Is it a harbor? A private island? A marina? What the heck does the name “Useppa” mean, and where is it located? For me and my husband, Useppa Island, Florida, is our home for six months of the year — and it has been for almost thirty-five years.
The island is private, but the definition of that sort of depends on who you know, your membership status, whose guest you might be, and what boating organizations you might be a part of that might have privileges. Confusing? You bet. The Useppa Inn and Dock Company runs the island; they will provide you with the latest information, so the best thing is to get in touch with them directly by clicking here. For those curious about docking at Useppa Island, call the Useppa Marina office at 239-283-1061.
Some things are certain, though: Useppa Island is a bridge-less and car-less island, located south of Boca Grande, on the west coast of Florida and north of Sanibel.

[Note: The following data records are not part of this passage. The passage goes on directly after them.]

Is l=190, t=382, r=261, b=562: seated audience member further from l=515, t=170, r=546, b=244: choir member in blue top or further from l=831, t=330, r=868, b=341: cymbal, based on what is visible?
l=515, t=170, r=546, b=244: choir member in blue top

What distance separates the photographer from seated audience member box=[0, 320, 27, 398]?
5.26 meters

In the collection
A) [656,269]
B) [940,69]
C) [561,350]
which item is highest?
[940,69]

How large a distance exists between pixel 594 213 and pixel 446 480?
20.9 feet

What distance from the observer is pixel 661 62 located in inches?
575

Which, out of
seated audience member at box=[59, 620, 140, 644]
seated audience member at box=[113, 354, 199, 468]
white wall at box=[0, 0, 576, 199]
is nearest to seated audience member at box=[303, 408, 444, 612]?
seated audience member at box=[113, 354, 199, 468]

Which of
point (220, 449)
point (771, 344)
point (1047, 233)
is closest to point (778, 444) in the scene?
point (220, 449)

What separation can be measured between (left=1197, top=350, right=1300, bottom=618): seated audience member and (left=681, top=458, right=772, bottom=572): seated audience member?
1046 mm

Check your chart — the island is between ICW markers 64 and 65. For homeowners, it is the best of everything: peace, quiet, great sailing waters, and a most tranquil atmosphere. Of course, if you like a lot of night life and malls, Useppa is to be avoided.
Outsiders seem to view Useppa Island as either “Gilligan’s Island” or Palm Beach. Useppa is unique, with a history going back over 10,000 years. It was once home to the Calusa Indians, and the spot from which Barron Collier directed much of the development of Southwest Florida around the beginning of the last century. There is beautiful tropical foliage, much replaced after Hurricane Charley decimated the island in 2004. About seventy private homes are designed in the old Florida style. The number of homeowners and employees on this 80-acre island is small enough that we all know each other. There is genuine caring and sharing not felt in large communities.
Our mainland base is Four Winds Marina (239-283-0250), located at the northern end of Pine Island. Sometimes the logistics of living on a real island get to people who don’t understand our life. “Let me get this straight – you get canvas bags, take your golf cart to your boat, drive your boat twenty minutes to Four Winds, drive another twenty minutes or more to a nearby store, fill canvas bags, and do the whole thing in reverse?” Well yes, but just the ride through the mangroves and across Pine Island Sound to Useppa can lower anyone’s blood pressure.
Our home is a 1912 Collier Cottage, built by Barron Collier as bedrooms and baths while visitors ate meals in a large inn on the north end of the island. Over the years we have restored and added to the structure while keeping the mullioned windows and look of the old home. Our 15’ Marshall Sandpiper sailboat floats on its mooring off the beach along with a number of others. Our sailing community has grown: we race weekly and sail for fun most every day. Pine Island Sound and Charlotte Harbor are perfect sailing waters. Barrier Island Cayo Costa offers a state park and unique shelling opportunities for almost twelve miles along the Gulf.
We have every amenity available in Florida from good Internet service to TV and phone service. People “travel” the island on foot, bike, or golf cart. Useppa has a few rentals for those who want to experience out island living. A pool, croquet, 1912 Collier Inn, and Tarpon Bar are available for all. While most of the year is relatively quiet, holidays bring in families with youngsters of all ages. Our Christmas Holiday consists of family, Christmas Eve at Cabbage Key, and a big Christmas Dinner we began over three decades ago for friends.
The name Useppa supposedly comes from the pirate Gasparilla who somehow mispronounced the name of the female hostage Josepha he was holding on the island. While maybe not quite the truth, it is enough to entice anyone to see what life is like on a real island due west of Ft. Myers, Cape Coral, and Pine Island.
If you are cruising Southwest Florida, check into the possibility of stopping at the Useppa Marina (dock space, but no gas or ship’s store) for a night or two. A call to the office will answer your questions. Walk the Pink Path, gaze up into a 100-year-old Banyan tree, enjoy a meal at the historic Collier Inn (once Barron Collier’s private home), and take in the ambience of life at a slower pace.